Entrance to the hall itself was free and the place was packed. There were stalls and tables of various kinds selling a variety of different types of food as well as jewellery, clothes and ornaments. People seemed most interested in the food and I suppose I was too. What caught my eye among all else was, of all things, a stall offering a wide selection of different types of olive. I liked the look of one particular kind and the young woman at the table selling them told me they were ‘a special olive’. So I asked for some. They turned out be a special price. Too late. I should have asked about that first. But never mind.
Later on, I sat down with Jane and one of her fellow campaigners at the large dining table in the centre of the hall. We’d bought coffee and snacks and, as we ate and talked, I also began looking at the various leaflets and flyers scattered across the table. One in particular caught my eye. It was headed ‘Socialists for Animal Liberation (SAL)’. I read what it had to say and was definitely impressed.

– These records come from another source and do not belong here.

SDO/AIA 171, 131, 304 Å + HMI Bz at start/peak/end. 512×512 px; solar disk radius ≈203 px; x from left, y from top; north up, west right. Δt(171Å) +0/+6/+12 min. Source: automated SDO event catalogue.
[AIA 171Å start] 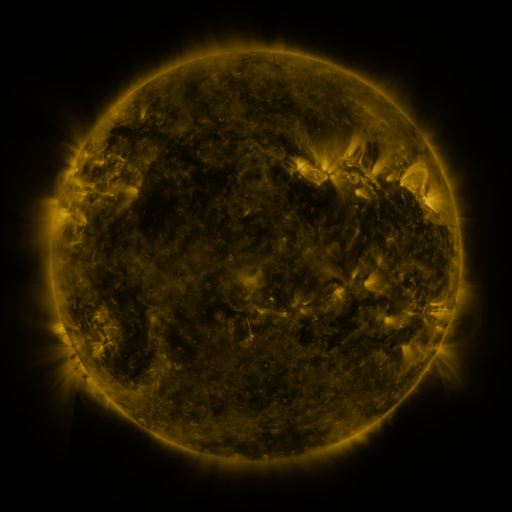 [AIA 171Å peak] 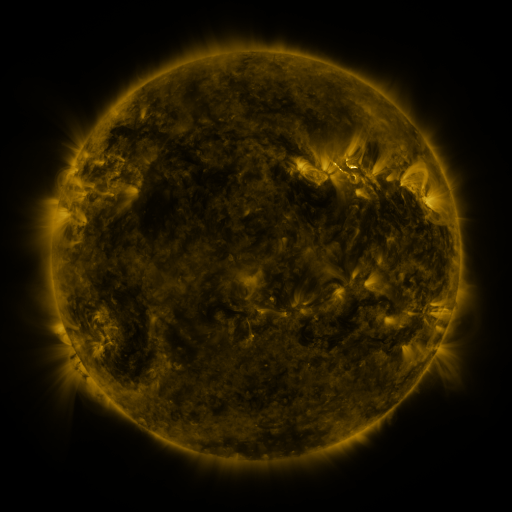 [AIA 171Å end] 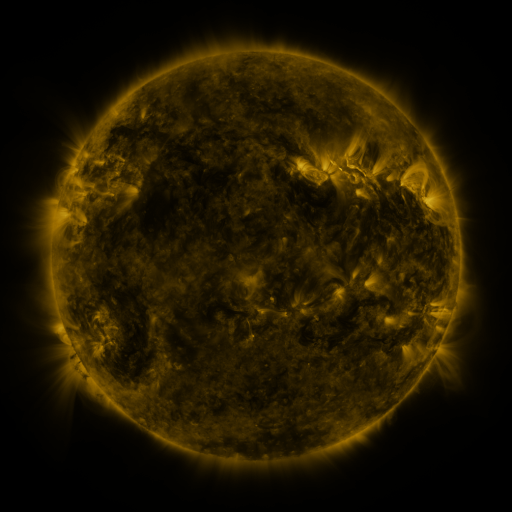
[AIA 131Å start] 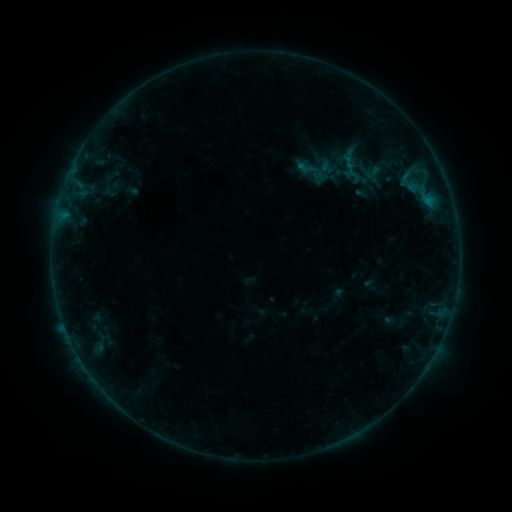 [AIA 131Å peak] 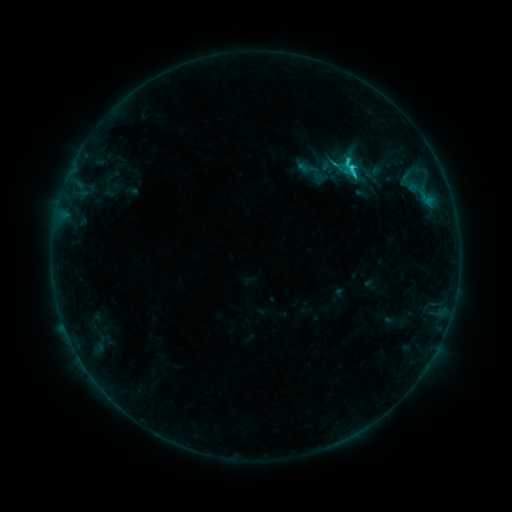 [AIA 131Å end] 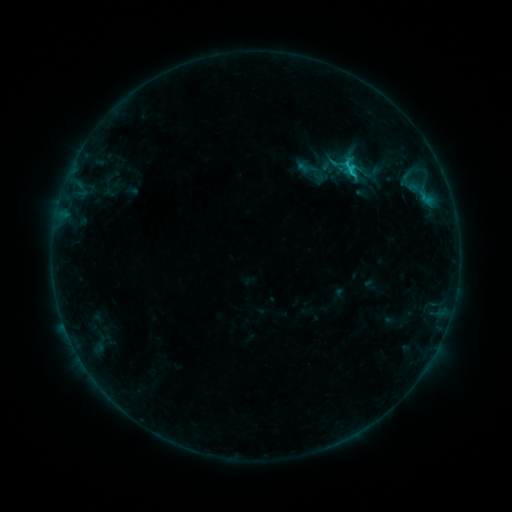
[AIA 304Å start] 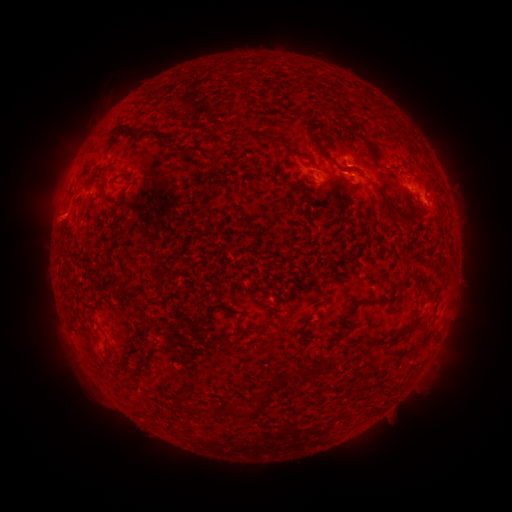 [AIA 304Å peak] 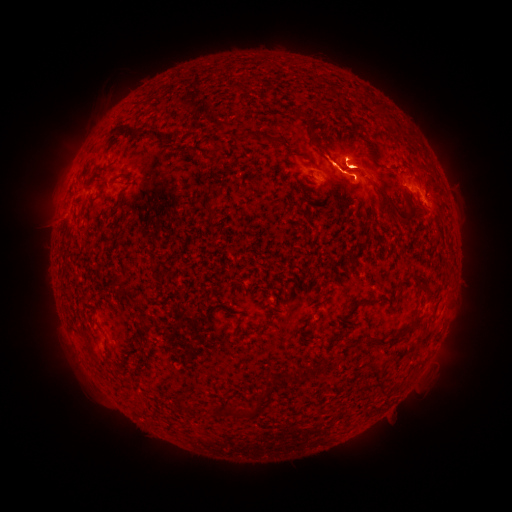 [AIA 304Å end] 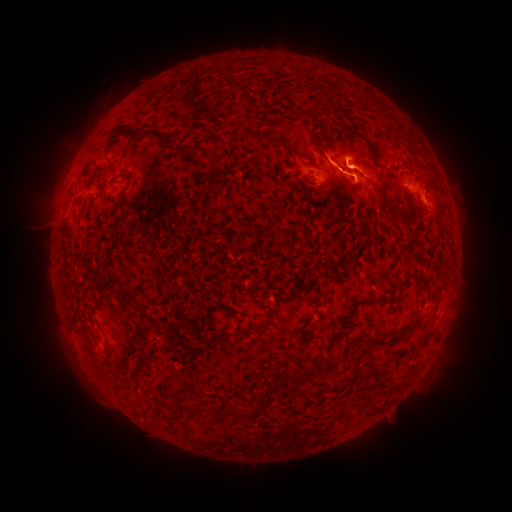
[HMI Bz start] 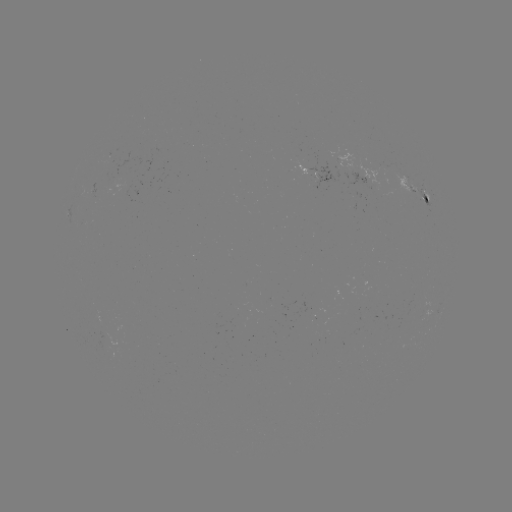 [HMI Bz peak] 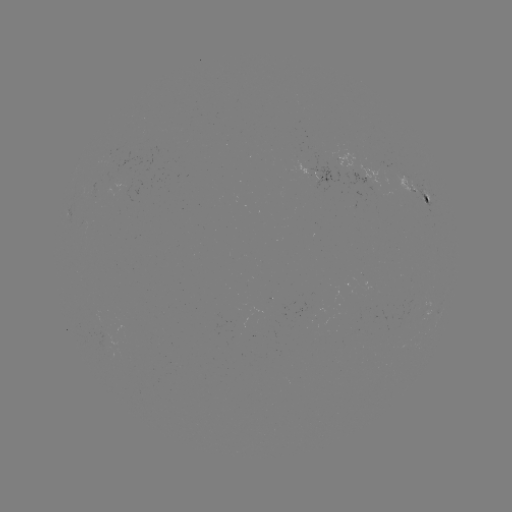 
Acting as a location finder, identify eruption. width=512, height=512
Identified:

One of its paragraphs went as follows: ‘Capitalism is a highly destructive system that drives inequality, war, famine and environmental collapse in order to concentrate wealth and extreme power in the hands of the few. The need for a new economic system is clear. But if we want a future that’s sustainable and one that is not predicated on violence or exploitation, then we must reject capitalism and simultaneously reject all forms of animal exploitation’. It went on to outline aspects of the suffering inflicted on animals by factory farming, adding that ’no amount of suffering is too much for a system which cares only about maximising profit’ and concluding that ‘a post-capitalist society will inherently end the exploitation of animals’.
Later, I used the email address on it to write for further information, outlining what it seemed to me SAL had in common with the Socialist Party but also mentioning that many socialists could only see decent treatment for animals as a pipe dream under a system that set so little store by decent treatment for humans. I amplified this by saying that I thought we should therefore put our energies into campaigning for ‘system change’ (ie a new democratic, marketless, leaderless world system of production for use, without buying and selling or wages and salaries and based on free access to all goods and services) rather than focusing on issues within capitalism that we might consider ‘immediate’ and ‘priority’. I expressed the view that to do otherwise could only have the effect of postponing real system change until the first of never. I nevertheless stressed my personal sympathy with the concerns of the group and asked for more information about SAL and its activities.
I got a quick and friendly reply from their organiser, Claire, together with a copy of the SAL manifesto, which, as well as calling for involvement in ongoing issues of ‘animal rights’, stated: ‘With its emphasis on ending profit-based relationships, on social ownership and a planned economy, SAL remains convinced that it is only in the context of a socialist society that animals will achieve true liberation’. I couldn’t disagree with this or with their statement that they welcomed ‘any reduction, big or small, in the abuse that animals suffer’. Claire also invited me to the group’s next online meeting the following week, which I attended and found interesting, even if I wasn’t convinced that everyone there had a clear notion of what socialism meant. Since then, I’ve been invited to other meetings, one of which was a ‘reading group’ to discuss an article entitled ‘The Case for Socialist Veganism’ from an American journal, Monthly Review. I wasn’t able to attend but, since I’d a written a piece on that very article in a recent issue of the Socialist Standard, I drew Claire’s attention to it and she replied that she would circulate it among the group. I don’t know if she did and, if so, what they made of it, but I couldn’t help thinking that it might well be submerged in discussion of what could be done to alleviate the plight of animals here and now.
Perhaps that’s being unfair, but when, at the vegan fair that day, I drew the attention of Jane, my anti-vivisectionist friend, to the SAL leaflet, she showed little interest, focused as she was on her own immediate mission. And I couldn’t help feeling that, despite the SAL group’s stated desire for a ‘post-capitalist’ society, their overwhelming focus too would be on the various reforms they were chasing in the current system and which, even if achieved, would bring us no nearer the aim stated in their leaflet of ‘a future that works for people, planet and animals’.